## Задание
Укажите, какую партию, согласно статье о Толстом, Лев Толстой сумел создать и сплотить в самом начале XX века.

## Текст для чтения
**********

Константин Кедров. Россия на пути к Толстому
Новые известия. – 1998. – 16 сентября (№ 174). – с. 7.
Константин Кедров, «Новые Известия»
РОССИЯ НА ПУТИ К ТОЛСТОМУ
Юбилейные торжества по случаю 170-летия Льва Толстого еще не закончились, но уже сегодня ощутима неподготовленность общества к пониманию его великих идей.
Вовсе не обязательно вступать в полемику по частностям вроде вегетарианства, или отказа от службы в армии, или запрета на смертную казнь, чтобы почувствовать гениальность его учения.
С Толстым можно спорить и даже враждовать, но не ощущать его присутствия уже в XXI веке может только слепой.
С ним, как с высокой горой, никогда не скучно. Можно штурмовать вершину, можно издали любоваться ее величием, но не замечать нельзя. Между тем в России был избран именно такой метод – не замечать учения Толстого, покорившего целый мир своей красотой.
Несомненно, что Лев Толстой в самом начале XX века сумел создать и сплотить не политическую, а духовную партию мировой интеллигенции.
Эта партия состоит из таких людей, как Альберт Эйнштейн, Бертран Рассел, Махатма Ганди, Томас Манн, Мартин Лютер Кинг, мать Мария, мать Тереза, принцесса Диана и долгие годы безымянная, оглушенная, загнанная в концлагерь русская интеллигенция.
Речь, конечно, не идет здесь о прямых толстовцах типа Черткова, хотя и они сделали для России очень много хорошего.

**********

## Исходные записи

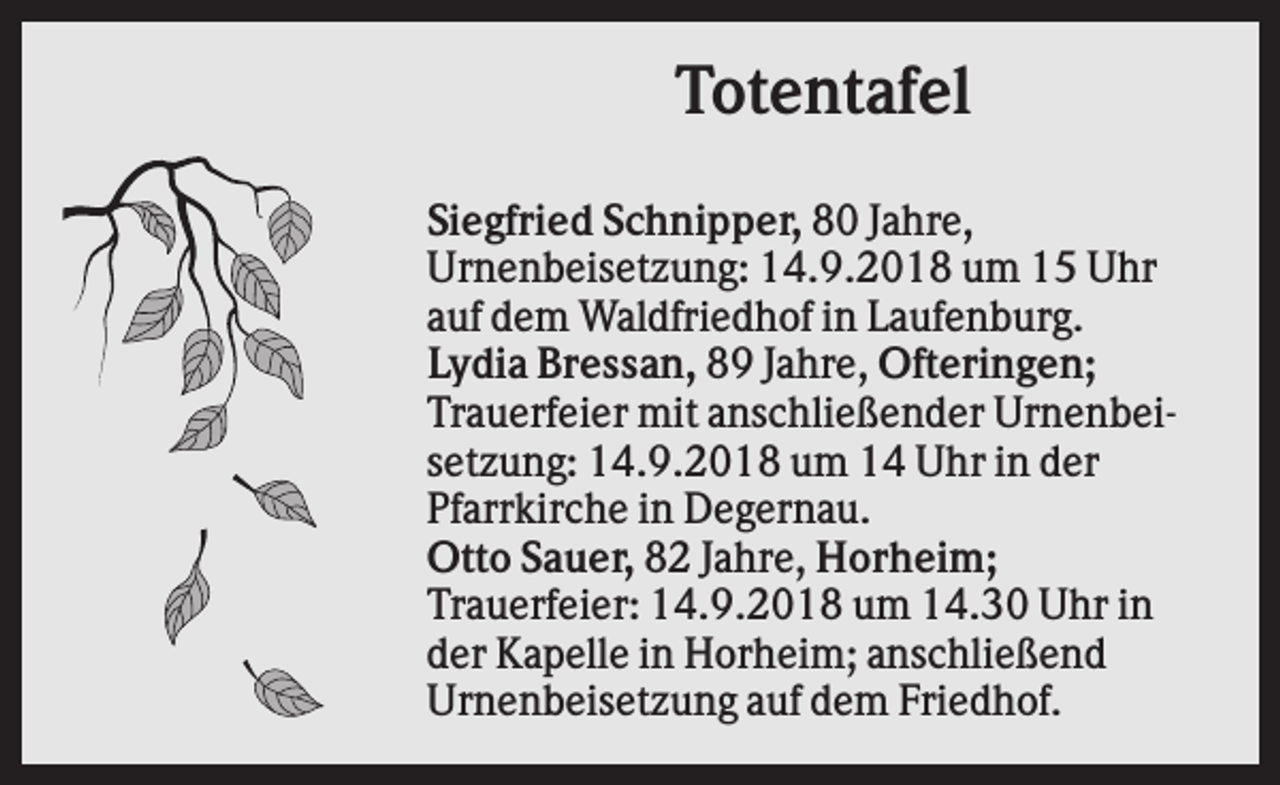 <p>Totentafel<br />Siegfried Schnipper, 80 Jahre,<br />Urnenbeisetzung: 14.9.2018 um 15 Uhr<br />auf dem Waldfriedhof in Laufenburg.<br />Lydia Bressan, 89 Jahre, Ofteringen;<br />Trauerfeier mit anschließender Urnenbeisetzung: 14.9.2018 um 14 Uhr in der<br />Pfarrkirche in Degernau.<br />Otto Sauer, 82 Jahre, Horheim;<br />Trauerfeier: 14.9.2018 um 14.30 Uhr in<br />der Kapelle in Horheim; anschließend<br />Urnenbeisetzung auf dem Friedhof.</p>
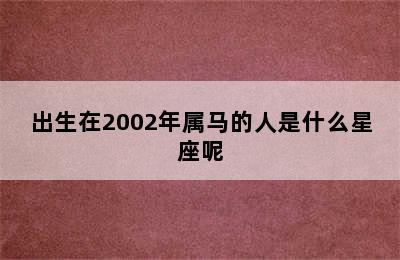 出生在2002年属马的人是什么星座呢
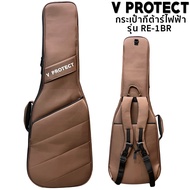 V-Protect กระเป๋ากีต้าร์ รุ่น RE-1 กระเป๋าเบส รุ่น RB-1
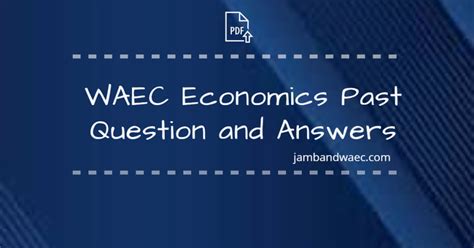 Economics Answer Essay For Waec 2014 Doc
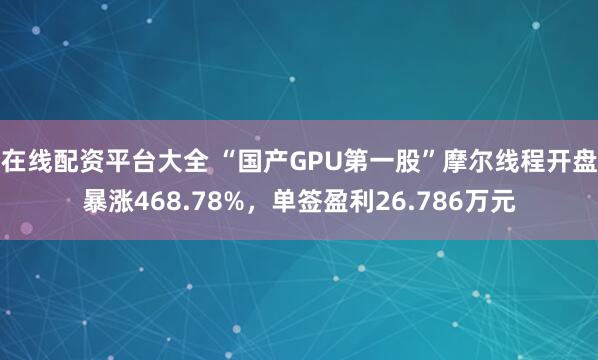 在线配资平台大全 “国产GPU第一股”摩尔线程开盘暴涨468.78%，单签盈利26.786万元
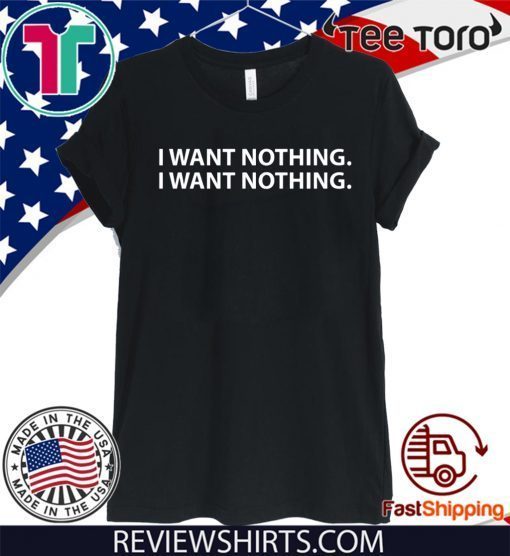 I WANT NOTHING SHIRTS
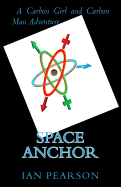 Space Anchor: A Carbon Girl and Carbon Man Novel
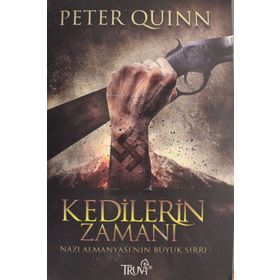 KEDILERIN ZAMANI NAZI ALMANYASI´NIN BÜYÜK SIRRI - PETER QUINN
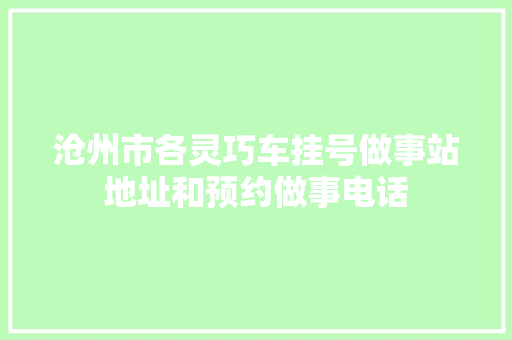 沧州市各灵巧车挂号做事站地址和预约做事电话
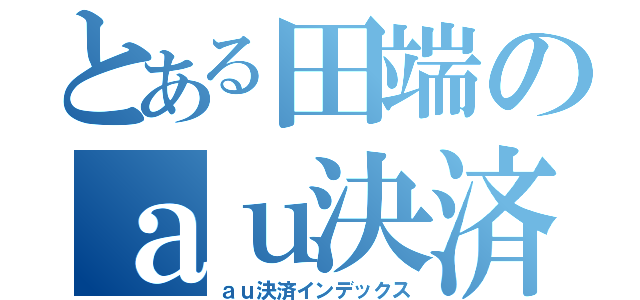 とある田端のａｕ決済禁書目録（ａｕ決済インデックス）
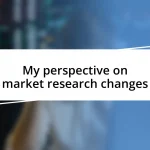 My perspective on market research changes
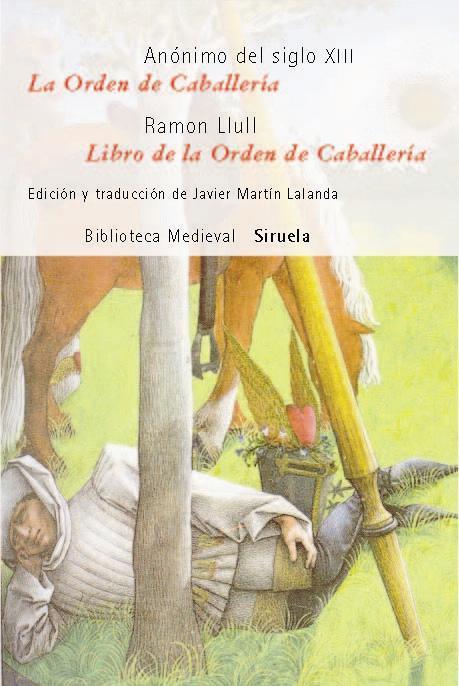 Portada de LA ORDEN DE CABALLERÍA. LIBRO DE LA ORDEN DE CABALLERÍA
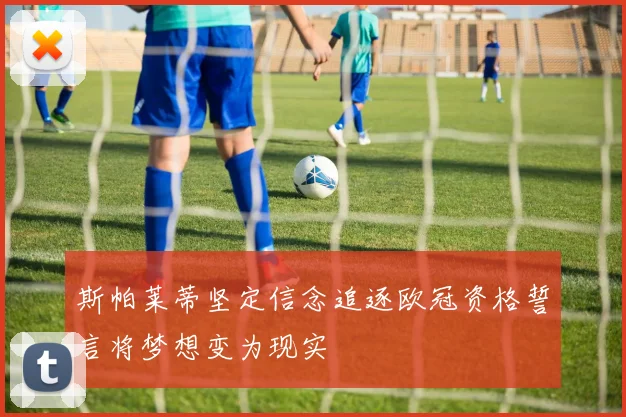 斯帕莱蒂坚定信念追逐欧冠资格誓言将梦想变为现实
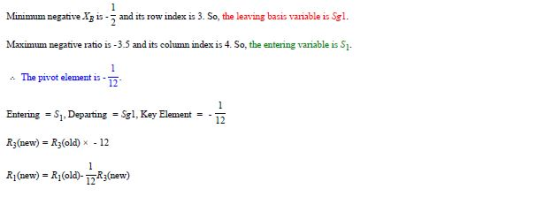Minim um negative.( s--and its row index is 3. So, the leaving basis variable is Sgl Maximum negative ratio is -3.5 and its c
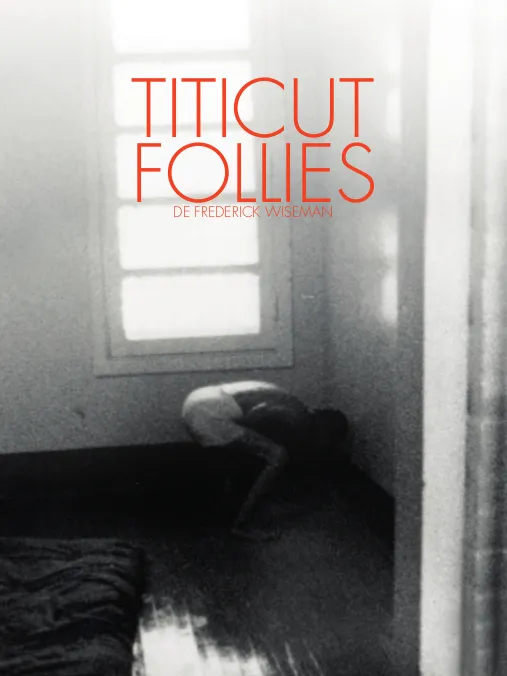 Titicut Follies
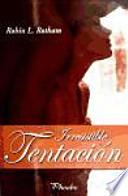 Irresistible tentación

**********

## Ожидаемый ответ
Не политическую, а духовную партию мировой интеллигенции.